• _PASSAGE_
------------------------------------

Use medium to large eggs and make sure they are at room temperature to get the most even texture possible.
Tips: Take the eggs out 30 minutes before making the recipe, if you don't have the time then simply run them under hot water for a few moments.
For this recipe I like to make a combo of 2 different types of sugar, a white granulated sugar if possible fine enough to blend in quickly with the other ingredients. And another whole sugar, preferably a brown sugar, or a cane sugar that adds an extra flavor to this recipe.
Even though this is a dry cookie recipe, the leavening agents help the dough to grow in during baking and give it that final soft and chewy texture. I use baking soda which is more powerful but you can replace it with baking powder or make a mixture of both.
Salt and vanilla extract
These two ingredients are essential in my opinion in all sweet recipes. I only use sea salt and more precisely fleur de sel which brings out all the flavors and especially the chocolate flavor. Vanilla extract adds alsa a delicious flavor to sweet recipes.
The last but not the least, chocolate chips or chocolate chunks are very often made with semi-sweet chocolate. I like to make them myself it is so much easier and cheaper and you can follow my recipe to make homemade chocolate chips.
How to make Chewy chocolate chips cookies recipe
Make the cookies dough
Start by placing in a large bowl the softened or melted and cooled butter and sugars, the granulated sugar and brown sugar. And mix with a hand whisk (no mixer needed) for about 1 minute until smooth and the sugar is well dissolved.
Then add the room temperature egg with the vanilla extract and whisk again for another minute to obtain a consistent texture.
Finally add the flour and other dry ingredients, baking soda or baking powder, sea salt and cornstarch (optional). And mix again but gently with a wooden spoon or a spatula until you get a well-blended dough.

------------------------------------

• _GIVEN DATA_

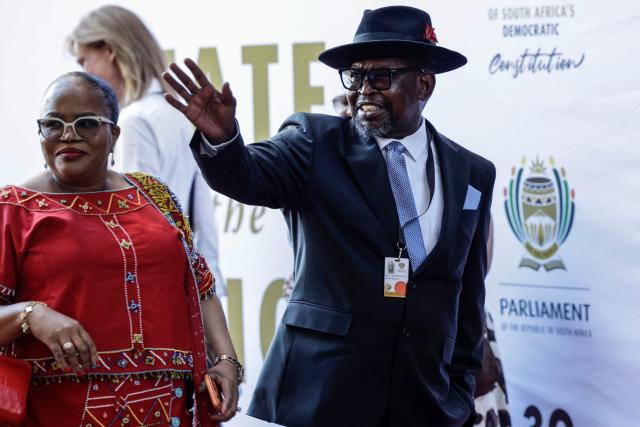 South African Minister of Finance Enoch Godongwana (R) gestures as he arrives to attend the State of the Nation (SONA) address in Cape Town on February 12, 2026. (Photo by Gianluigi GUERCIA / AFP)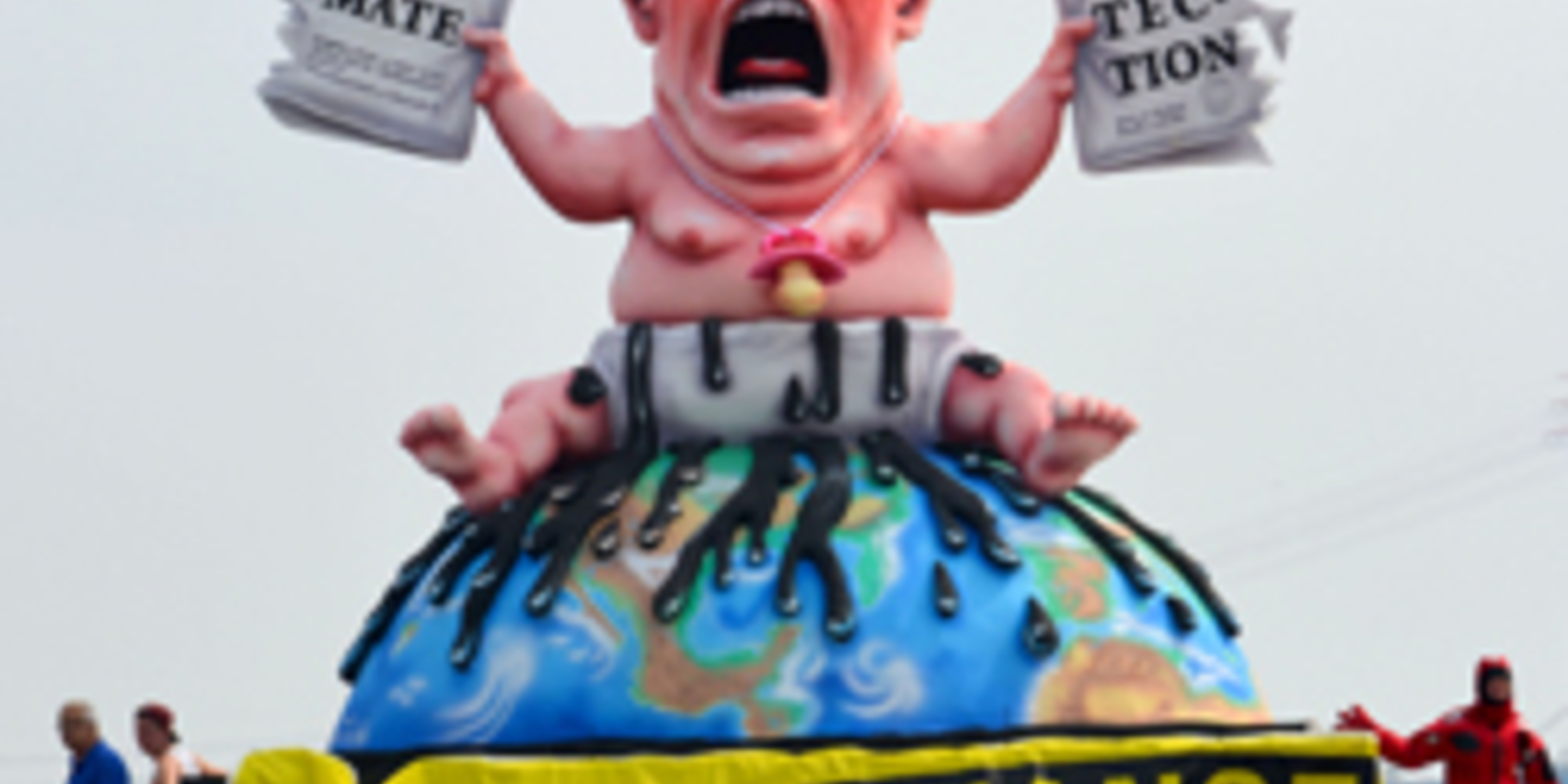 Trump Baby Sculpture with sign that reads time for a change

------------------------------------

• _EXPLORE THE MATERIAL_
#1 Answer these questions from the cookie recipe:
(a) How long before starting should the eggs be taken out?
(b) Which salt does the cookie recipe specifically use?
(c) For about how long are the butter and sugars mixed?
#2 Repeat the stretch of the cookie recipe from "The last but" through "a well-blended dough.", swapping "hand whisk" for "balloon whisk".
#3 Condense the paragraph of the cookie recipe beginning "Even though this is a dry cookie recipe" into a shorter version that keeps its main facts.
The data was gathered from a separate source.

• _NUMBERED RESPONSES_
#1
(a) 30 minutes
(b) Sea salt, specifically fleur de sel
(c) About 1 minute

#2
The last but not the least, chocolate chips or chocolate chunks are very often made with semi-sweet chocolate. I like to make them myself it is so much easier and cheaper and you can follow my recipe to make homemade chocolate chips.
How to make Chewy chocolate chips cookies recipe
Make the cookies dough
Start by placing in a large bowl the softened or melted and cooled butter and sugars, the granulated sugar and brown sugar. And mix with a balloon whisk (no mixer needed) for about 1 minute until smooth and the sugar is well dissolved.
Then add the room temperature egg with the vanilla extract and whisk again for another minute to obtain a consistent texture.
Finally add the flour and other dry ingredients, baking soda or baking powder, sea salt and cornstarch (optional). And mix again but gently with a wooden spoon or a spatula until you get a well-blended dough.

#3 Leavening agents help the dough rise during baking and give a soft, chewy texture. Baking soda, the more powerful option, is used, but baking powder or a mix of both can replace it.